**Goal:** Could you reproduce each of the records below word for word, without changing anything?

**Supplied data:**
# # # # # # #
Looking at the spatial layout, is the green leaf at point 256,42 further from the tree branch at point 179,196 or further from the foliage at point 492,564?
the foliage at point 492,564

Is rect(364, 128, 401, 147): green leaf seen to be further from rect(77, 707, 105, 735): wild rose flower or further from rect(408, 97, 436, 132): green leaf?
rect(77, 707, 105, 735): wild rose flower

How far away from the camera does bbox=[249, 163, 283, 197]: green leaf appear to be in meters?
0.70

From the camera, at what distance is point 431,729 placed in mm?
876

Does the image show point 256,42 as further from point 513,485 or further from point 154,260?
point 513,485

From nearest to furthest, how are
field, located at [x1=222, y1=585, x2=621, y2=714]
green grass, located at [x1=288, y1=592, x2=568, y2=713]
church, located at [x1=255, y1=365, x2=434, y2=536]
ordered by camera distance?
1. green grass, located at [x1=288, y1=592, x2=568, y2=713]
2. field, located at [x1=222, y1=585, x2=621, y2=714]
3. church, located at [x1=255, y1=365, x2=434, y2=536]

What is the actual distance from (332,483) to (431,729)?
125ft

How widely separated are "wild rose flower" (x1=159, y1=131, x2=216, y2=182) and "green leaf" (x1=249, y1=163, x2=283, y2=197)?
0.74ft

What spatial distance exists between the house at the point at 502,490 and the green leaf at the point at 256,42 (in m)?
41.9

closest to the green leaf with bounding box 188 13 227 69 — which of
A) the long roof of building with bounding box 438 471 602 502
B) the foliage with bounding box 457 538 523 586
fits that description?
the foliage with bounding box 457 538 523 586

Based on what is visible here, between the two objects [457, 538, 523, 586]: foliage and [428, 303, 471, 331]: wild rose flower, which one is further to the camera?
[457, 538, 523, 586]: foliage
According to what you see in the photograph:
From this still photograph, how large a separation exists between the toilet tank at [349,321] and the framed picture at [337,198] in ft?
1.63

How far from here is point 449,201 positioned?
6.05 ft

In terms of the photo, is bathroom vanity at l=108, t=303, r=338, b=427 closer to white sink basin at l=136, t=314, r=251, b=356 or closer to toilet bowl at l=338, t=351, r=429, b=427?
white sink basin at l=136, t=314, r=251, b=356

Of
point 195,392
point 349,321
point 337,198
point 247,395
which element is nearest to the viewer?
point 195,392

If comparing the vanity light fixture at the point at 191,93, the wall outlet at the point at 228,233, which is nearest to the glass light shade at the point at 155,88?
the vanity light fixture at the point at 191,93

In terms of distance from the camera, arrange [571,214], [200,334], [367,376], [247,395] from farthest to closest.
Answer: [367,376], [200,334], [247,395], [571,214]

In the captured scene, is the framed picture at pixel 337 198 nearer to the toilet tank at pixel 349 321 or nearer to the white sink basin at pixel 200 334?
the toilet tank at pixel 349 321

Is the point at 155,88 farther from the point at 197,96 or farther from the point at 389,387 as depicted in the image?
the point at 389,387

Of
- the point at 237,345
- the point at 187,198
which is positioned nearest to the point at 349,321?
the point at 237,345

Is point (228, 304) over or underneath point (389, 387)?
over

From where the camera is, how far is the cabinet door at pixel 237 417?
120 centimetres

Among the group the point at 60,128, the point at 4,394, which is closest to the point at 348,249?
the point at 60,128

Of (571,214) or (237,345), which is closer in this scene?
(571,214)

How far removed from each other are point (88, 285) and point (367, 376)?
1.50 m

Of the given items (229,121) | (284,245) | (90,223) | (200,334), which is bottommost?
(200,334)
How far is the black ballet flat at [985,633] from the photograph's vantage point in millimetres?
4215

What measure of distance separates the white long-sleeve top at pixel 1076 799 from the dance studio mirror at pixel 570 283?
# # # # # # #
**Answer to the exercise:**
Looking at the spatial layout, is the green leaf at point 256,42 further from the tree branch at point 179,196 or further from the foliage at point 492,564?
the foliage at point 492,564

Is rect(364, 128, 401, 147): green leaf seen to be further from rect(77, 707, 105, 735): wild rose flower or further from rect(408, 97, 436, 132): green leaf?
rect(77, 707, 105, 735): wild rose flower

How far away from the camera does bbox=[249, 163, 283, 197]: green leaf appear to be in meters?
0.70

From the camera, at what distance is point 431,729 placed in mm?
876

Does the image show point 256,42 as further from point 513,485 or further from point 154,260?
point 513,485

From nearest to furthest, how are
field, located at [x1=222, y1=585, x2=621, y2=714]
green grass, located at [x1=288, y1=592, x2=568, y2=713]
church, located at [x1=255, y1=365, x2=434, y2=536]
ordered by camera distance?
1. green grass, located at [x1=288, y1=592, x2=568, y2=713]
2. field, located at [x1=222, y1=585, x2=621, y2=714]
3. church, located at [x1=255, y1=365, x2=434, y2=536]

What is the actual distance from (332,483) to (431,729)?
125ft

How widely separated are "wild rose flower" (x1=159, y1=131, x2=216, y2=182) and "green leaf" (x1=249, y1=163, x2=283, y2=197)?
0.74ft

What spatial distance exists between the house at the point at 502,490 and the green leaf at the point at 256,42 (in m)?
41.9

closest to the green leaf with bounding box 188 13 227 69 — which of
A) the long roof of building with bounding box 438 471 602 502
B) the foliage with bounding box 457 538 523 586
fits that description?
the foliage with bounding box 457 538 523 586

Based on what is visible here, between the two objects [457, 538, 523, 586]: foliage and [428, 303, 471, 331]: wild rose flower, which one is further to the camera?
[457, 538, 523, 586]: foliage
According to what you see in the photograph:
From this still photograph, how large a separation exists between the toilet tank at [349,321] and the framed picture at [337,198] in ft?
1.63

How far from here is point 449,201 positioned?
6.05 ft

In terms of the photo, is bathroom vanity at l=108, t=303, r=338, b=427 closer to white sink basin at l=136, t=314, r=251, b=356 or closer to toilet bowl at l=338, t=351, r=429, b=427?
white sink basin at l=136, t=314, r=251, b=356

Of
point 195,392
point 349,321
point 337,198
point 247,395
which element is nearest to the viewer?
point 195,392

If comparing the vanity light fixture at the point at 191,93, the wall outlet at the point at 228,233, which is nearest to the glass light shade at the point at 155,88?
the vanity light fixture at the point at 191,93

In terms of distance from the camera, arrange [571,214], [200,334], [367,376], [247,395] from farthest to closest.
Answer: [367,376], [200,334], [247,395], [571,214]

In the captured scene, is the framed picture at pixel 337 198 nearer to the toilet tank at pixel 349 321 or nearer to the white sink basin at pixel 200 334?
the toilet tank at pixel 349 321

Is the point at 155,88 farther from the point at 197,96 or farther from the point at 389,387 as depicted in the image?
the point at 389,387

Of
- the point at 237,345
- the point at 187,198
which is positioned nearest to the point at 349,321?
the point at 237,345

Is point (228, 304) over or underneath point (389, 387)?
over

From where the camera is, how far is the cabinet door at pixel 237 417?
120 centimetres

Among the group the point at 60,128, the point at 4,394, which is closest to the point at 348,249?
the point at 60,128

Of (571,214) or (237,345), which is closer in this scene?
(571,214)

How far removed from each other are point (88, 285) and point (367, 376)?
1.50 m

Of the given items (229,121) | (284,245) | (90,223) | (200,334), which is bottommost?
(200,334)
How far is the black ballet flat at [985,633] from the photograph's vantage point in millimetres?
4215

What measure of distance separates the white long-sleeve top at pixel 1076 799 from the dance studio mirror at pixel 570 283?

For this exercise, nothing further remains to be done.